Apologies if this has already been asked. I haven’t been able to find details on this.
What are the use cases and differences between adding an Access Profile to grant as part of the LCS vs. a role that uses the LCS to assign an access profile?
Under Identity Profile → Provisioning, You can Grant Access Profiles for a Life cycle status. But there is no remove Access profiles. If user LCS changes, does the same Access Profiles will be removed ? I think it won’t remove.
But in Role which can use LCS as assignment criteria can add and remove.
1 Like
I concur, AP are not removed during LCS changes, so use roles instead.
1 Like
Hi Sean,
Hope you are doing well.
To answer your question, if you don’t have additional criteria and want to grant user an Access Profile purely based on LCS, it’s better to assign it via LCS Provisioning. The user will get the access and retain it while they are in the same LCS. As soon as the LCS changes, the access will be removed.

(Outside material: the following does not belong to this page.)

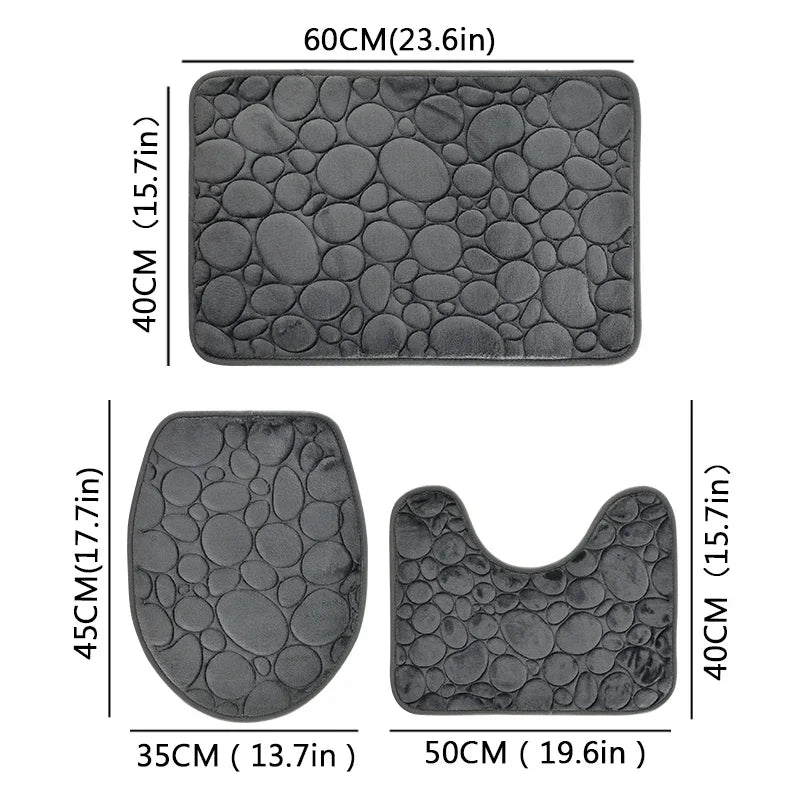Bathroom Water-absorbig Non-slip Floor Mat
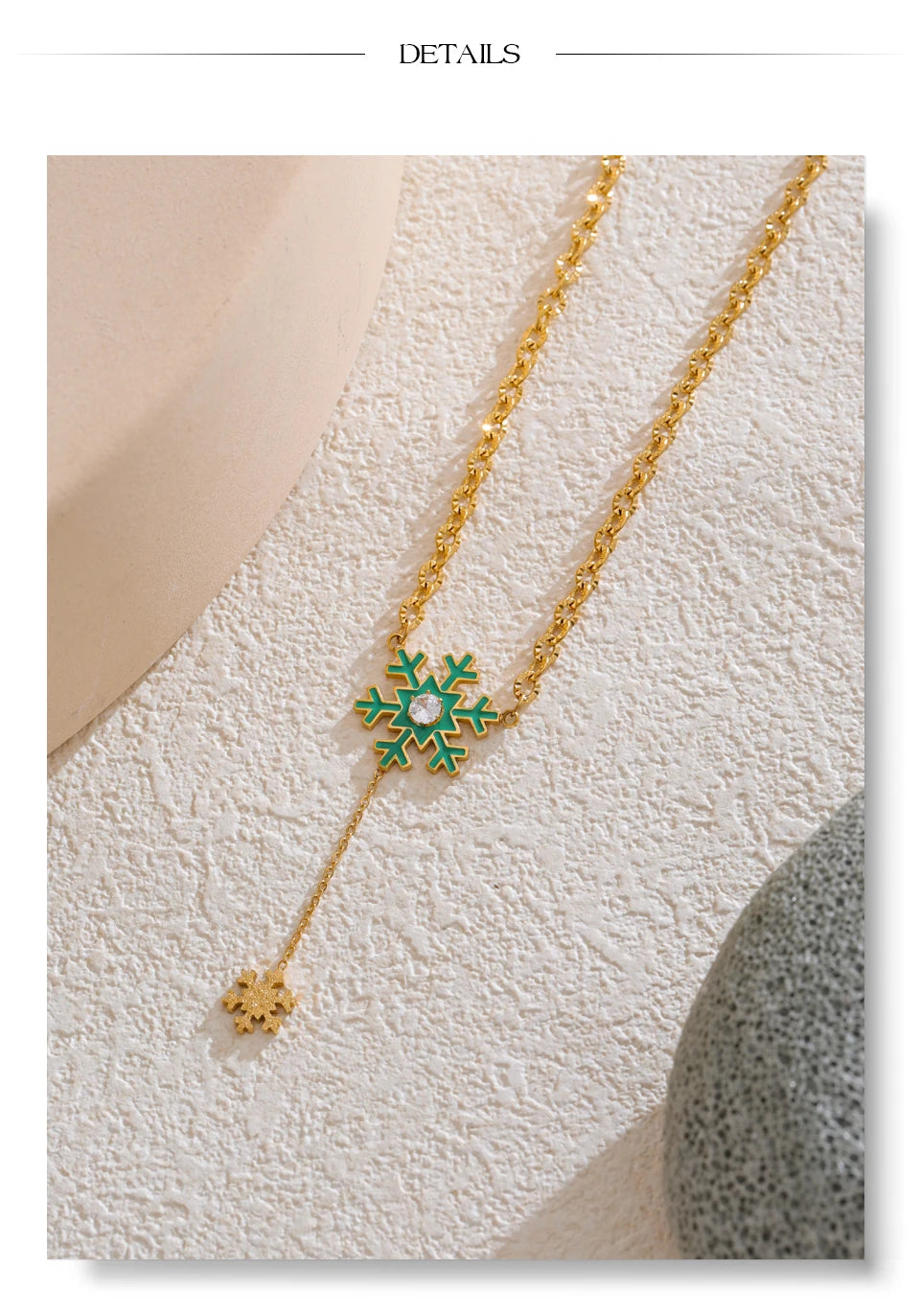 Christmas Snowflake Necklace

In cases where you have additional criteria like combination of LCS, job code, department, user type etc involved for granting access, it’s better to go with roles.
Yes, as @sharvari mentioned, AP gets removed when LCS changes as per the documentation.
However, I have not see any clients of mine using AP inside Identity Profile, would like to test this.
1 Like
This topic was automatically closed 60 days after the last reply. New replies are no longer allowed.